Try watching Ben-Hur then  : http://en.wikipedia.org/wiki/Ben-Hur_(1959_film)#Aspect_ratio


----------



## newtekie1 (Nov 9, 2011)

Sasqui said:


> No, only using that as an example of what they've done to fit theater films on old TV's in the past...



Yes, but even in your picture examples for how terrible they are wasting space, you are reference a 4:3 screen(check the aspect ratios of the images).  You are showing how a 16:9 image looks on a 4:3 screen.  If you were look at the second image on a 16:9 screen, there is no wasted space and you get the entire image, not a cropped piece of crap like the first image.  Now in a scenic view like your example, that might not be bad, but that isn't always the case, here is a perfect example:

Here is the original 16:9 framegrab(letterbox):





Here is the framegrab shrink to 4:3(non-letterbox):





Here is what the 4:3 image would look like on a 16:9 TV:





Some things to notice here.  First, notice how there is pretty much no way to get that scene to fit into a 4:3 aspect ratio.  No amount of panning and scanning will get everything in that scene into a 4:3 frame, it just isn't happening.

Also, notice how the non-letterbox version wastes half the 16:9 screen?  Every TV sold today is 16:9, so people buying new TVs don't want half their screen wasted because the movie is 4:3.  Now you can make the argument that people with 16:9 TVs can just stretch the image, and that is true.  But what is better, including the entire image and stretching it to fix, or chopping the image up removing part of it and then stretching it to fit?  The better choice is always leaving the original image and stretching that.

So the answer to your question as to why they release movies in letterbox form is so that there is no wasted space on a 16:9 screen and they preserve the original movie as it was filmed.  *So again I go back to buy a 16:9 TV/Monitor.*  And even the movies that are filmed beyond 16:9, that do have black bars at the top and bottom even on a 16:9 TV, you can stretch those and will get a far better experience with little loss of the image compared to a 4:3 screen(regardless of if the movie study cuts the image down or you do buy zooming in with your player/TV).


----------



## CJCerny (Nov 9, 2011)

claylomax said:


> Try watching Ben-Hur then  : http://en.wikipedia.org/wiki/Ben-Hur_(1959_film)#Aspect_ratio



I'm familiar with Ben Hur. What's your point? 

This entire argument is fairly pointless. The masses have already voted with their dollars here. Since I'm ancient (44), I'll remind you all of the early days of DVD (1997 to 2000 or so). At that time, just about every offering came in both widescreen (original format) and full frame (cropped to 1.33:1) in a seperate box with a seperate UPC. Many people bought the full frame, but even more went for the widescreen--and thus the die was cast. A majority of people just like to see the entire frame vs. having it fill their screen while losing the edges. Those that prefer the full frame look are just going to need to get proficient with the zoom button on their disc players or tv's--that's the bottom line.


----------



## newtekie1 (Nov 9, 2011)

CJCerny said:


> I'm familiar with Ben Hur. What's your point?

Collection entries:
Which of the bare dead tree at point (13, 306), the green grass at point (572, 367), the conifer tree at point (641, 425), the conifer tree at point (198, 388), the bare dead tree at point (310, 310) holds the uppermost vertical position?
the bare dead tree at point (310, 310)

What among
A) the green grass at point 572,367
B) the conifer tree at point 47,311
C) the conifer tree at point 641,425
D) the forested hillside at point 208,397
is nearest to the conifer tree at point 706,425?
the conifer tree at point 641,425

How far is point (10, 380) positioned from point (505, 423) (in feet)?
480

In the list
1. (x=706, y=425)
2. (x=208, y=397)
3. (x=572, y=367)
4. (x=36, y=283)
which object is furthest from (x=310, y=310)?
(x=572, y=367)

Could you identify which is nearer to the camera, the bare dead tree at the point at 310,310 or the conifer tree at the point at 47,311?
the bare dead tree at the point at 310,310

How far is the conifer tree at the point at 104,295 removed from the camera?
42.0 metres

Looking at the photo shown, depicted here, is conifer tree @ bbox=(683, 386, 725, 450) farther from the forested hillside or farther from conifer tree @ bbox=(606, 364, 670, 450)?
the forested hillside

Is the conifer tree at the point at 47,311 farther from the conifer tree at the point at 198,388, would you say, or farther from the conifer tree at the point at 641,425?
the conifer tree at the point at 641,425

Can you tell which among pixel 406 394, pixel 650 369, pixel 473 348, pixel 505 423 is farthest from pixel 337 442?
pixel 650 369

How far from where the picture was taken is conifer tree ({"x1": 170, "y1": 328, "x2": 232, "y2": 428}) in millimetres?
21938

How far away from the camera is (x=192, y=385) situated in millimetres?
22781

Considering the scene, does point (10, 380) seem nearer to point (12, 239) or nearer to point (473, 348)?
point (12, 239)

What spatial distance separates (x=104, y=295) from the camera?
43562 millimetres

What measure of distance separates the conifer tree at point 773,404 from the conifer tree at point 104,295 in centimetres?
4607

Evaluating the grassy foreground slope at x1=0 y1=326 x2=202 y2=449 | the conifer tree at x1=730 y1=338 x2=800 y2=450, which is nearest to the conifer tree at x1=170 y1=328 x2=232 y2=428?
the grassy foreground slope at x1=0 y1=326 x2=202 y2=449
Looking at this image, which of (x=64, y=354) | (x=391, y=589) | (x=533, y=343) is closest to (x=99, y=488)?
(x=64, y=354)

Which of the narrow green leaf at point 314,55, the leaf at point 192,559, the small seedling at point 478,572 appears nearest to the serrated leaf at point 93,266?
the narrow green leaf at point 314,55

#### [Tasks for this exercise]
1) According to the forum thread on aspect ratios, why are movies released in letterbox form?
2) Please give the records from the line containing "Looking at this" through the end of the records, inclusive, as a JSON list of strings, one string per line, with blank lines left out.

#### [Task results]
1) Movies are released in letterbox form so that there is no wasted space on a 16:9 screen and the original movie is preserved as it was filmed.

2)
[
  "Looking at this image, which of (x=64, y=354) | (x=391, y=589) | (x=533, y=343) is closest to (x=99, y=488)?",
  "(x=64, y=354)",
  "Which of the narrow green leaf at point 314,55, the leaf at point 192,559, the small seedling at point 478,572 appears nearest to the serrated leaf at point 93,266?",
  "the narrow green leaf at point 314,55"
]